Ren and Stimpy Scripts by Mike Bunker

Blazing Entrails

Title card: Stimpy looking incredibly stupid and holding an x-ray machine over himself, inside we see a picture of Ren's skeleton. A country-sounding song accompanies:
Blazing entrails, Blazing entrails,
I got me a belly full of fire
Blazing entrails, blazing entrails,
Entrails are the only trails I ride!

Ren and Stimpy are sleeping in bed. Suddenly Stimpy's eyes pop open. He makes confused sounds as he throws the covers off himself and walks into the bathroom. Once in, he takes out a hammer and puts some Catnip Toothpaste on it, and proceeds to "brush" his teeth with it. Then, he drinks some Dog Shampoo and gargles it, with the broken teeth still in his mouth. He then swallows it all. Then, a hair pops out of his nose. He pulls out a saw and saws off half his nose, but the hair is still there. Ren pops in and says "Hey! Can't you wait until morning to saw your face off, just like everybody else?"

* Available data *

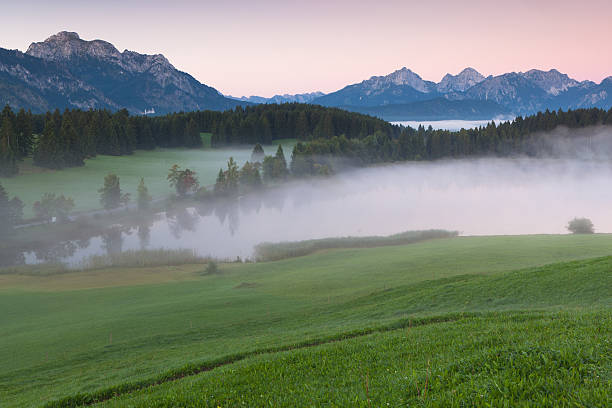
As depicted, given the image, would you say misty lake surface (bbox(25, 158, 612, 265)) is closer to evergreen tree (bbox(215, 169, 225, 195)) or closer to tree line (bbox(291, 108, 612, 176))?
evergreen tree (bbox(215, 169, 225, 195))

* What is being asked *
Rewrite the paragraph in the Ren and Stimpy script that begins "Ren and Stimpy are sleeping in bed" as a short list of events, keeping its main facts.

* Worked answer *
- Ren and Stimpy are asleep in bed when Stimpy's eyes suddenly open.
- Making confused sounds, Stimpy throws off the covers and goes into the bathroom.
- He puts Catnip Toothpaste on a hammer and "brushes" his teeth with it.
- He gargles Dog Shampoo with the broken teeth still in his mouth, then swallows it all.
- A hair pops out of his nose, so he saws off half his nose, but the hair remains.
- Ren appears and asks whether Stimpy can't wait until morning to saw his face off like everybody else.